Sehr geehrter Herr Präsident, meine sehr geehrten Damen und Herren, ein Drogenprozess muss wegen eines Raumproblems vertagt werden, was letztlich zur Aufhebung von Haftbefehlen und Freilassung von Angeklagten führt. Ein Prozess um einen rassistischen Angriff muss wegen Raummangels auf unbestimmte Zeit verschoben werden. Diese Pressemeldungen haben uns wohl alle sehr bestürzt und spontan Empörung hervorgerufen. Aber diese durchaus verständliche Empörung kurzerhand als Versagen des Justizministeriums zu deklarieren und damit einen Schuldigen zu präsentieren, der der Lage angeblich nicht Herr wird, ist unredlich in meinen Augen, unredlich deshalb, weil diese Schuldzuweisung wider besseres Wissen erfolgt. Herr Minister Adams hat, anders als Sie hier ausgeführt haben, in der Sitzung des Justizausschusses am Freitag sehr ausführlich dargelegt, wie es zu den Problemen um die Bereitstellung eines geeigneten auswärtigen Gerichtssaals gekommen ist und weshalb dem Justizministerium bei der Beschaffung geeigneter Räumlichkeiten für die beiden vertagten Prozesse kein Versäumnis vorzuwerfen ist. Ich kann hier auf die Einzelheiten der Berichterstattung nicht eingehen, bin aber befremdet darüber, dass in der Begründung zum Thema der Aktuellen Stunde die im Ausschuss erlangten Informationen und Erkenntnisse völlig ausgeblendet werden.

 

Im Übrigen habe ich den Eindruck, dass die Antragstellerin der Aktuellen Stunde einen Aspekt der Verantwortung für die Raumbeschaffung für Gerichtsverfahren völlig aus dem Blick verloren hat: den Grundsatz der Selbstverwaltung der Gerichte. Danach liegt nämlich die Durchführung der Verfahren und Festlegung der Verhandlungssäle originär im Verantwortungsbereich der jeweiligen Gerichte bzw. Gerichtsverwaltungen. Nur dann, wenn Kapazitäten im eigenen Haus nicht ausreichen, kann das Justizministerium bei der Suche nach einem geeigneten Ersatzobjekt unterstützend tätig werden, dies aber auch nicht von sich aus, sondern nur auf konkrete Anforderung durch das jeweilige Gericht. Im Rahmen ihrer Eigenverantwortung obliegt es den Gerichten, gerade unter Pandemiebedingungen rechtzeitig die Raumsituation für anstehende Gerichtstermine zu prüfen und sich gegebenenfalls um Ersatz zu bemühen. Dies gilt umso mehr und besonders für Verfahren, bei denen eine Terminaufhebung wie hier in diesem einem Fall zur Überschreitung der Frist für die maximale Dauer von Untersuchungshaft führt und daher mit der Freilassung von Angeklagten einhergeht.

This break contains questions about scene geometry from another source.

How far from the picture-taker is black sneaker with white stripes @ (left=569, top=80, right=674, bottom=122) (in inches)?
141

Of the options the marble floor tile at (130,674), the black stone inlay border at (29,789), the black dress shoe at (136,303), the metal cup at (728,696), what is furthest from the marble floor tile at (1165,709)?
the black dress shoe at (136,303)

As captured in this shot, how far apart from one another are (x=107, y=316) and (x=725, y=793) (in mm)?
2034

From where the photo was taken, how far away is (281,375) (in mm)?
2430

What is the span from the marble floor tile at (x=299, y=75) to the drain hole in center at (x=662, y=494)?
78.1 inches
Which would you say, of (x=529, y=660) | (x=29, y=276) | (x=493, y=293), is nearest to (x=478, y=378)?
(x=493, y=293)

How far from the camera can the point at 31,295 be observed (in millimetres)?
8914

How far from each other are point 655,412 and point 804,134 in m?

Vor diesem Hintergrund stellt sich für mich die Frage, ob das Gericht in dem vertagten Drogenprozess ab dem Zeitpunkt der Anberaumung des Verhandlungstermins vorausschauend alles denkbar Mögliche veranlasst hat, um gerade in Anbetracht der anhaltenden Pandemiesituation zu verhindern, dass es zu einer Terminaufhebung mit den bekannten benannten Folgen kommt. Ich frage mich zudem, inwieweit Störungen in der Kommunikation und Informationsdefizite innerhalb der Justizverwaltung ursächlich sind für die folgenschweren Terminaufhebungen.

 

Meine Erwartung an die Justizverwaltung ist, dass die Ursachen für die besagten Prozessverschiebungen vollständig aufgeklärt und abgestellt werden. Es muss in jedem Fall sichergestellt werden, dass auch unter Corona-Bedingungen Prozesse reibungslos vonstattengehen. Hierfür ist – und das haben uns diese Prozessverschiebungen gelehrt – entsprechende Vorsorge und eine Art, ich will es mal „Notfallplan“ nennen, für unvorhergesehene Geschehen erforderlich. Dazu gehört aber auch, die Kommunikations- und Informationswege in der Justizverwaltung auf den Prüfstand zu stellen und etwaige Mängel abzustellen, sowie die Vorhaltung einer Reserve von Ersatzräumlichkeiten, auf die von den Gerichten gegebenenfalls auch kurzfristig zurückgegriffen werden kann.

Wie angekündigt: Wir werden dieses Thema im Justizausschuss weiter auf der Tagesordnung haben und diskutieren. Ich gehe davon aus, ich hoffe, dass das Justizministerium alsbald über die geforderten tragfähigen Lösungen berichten wird. Vielen Dank.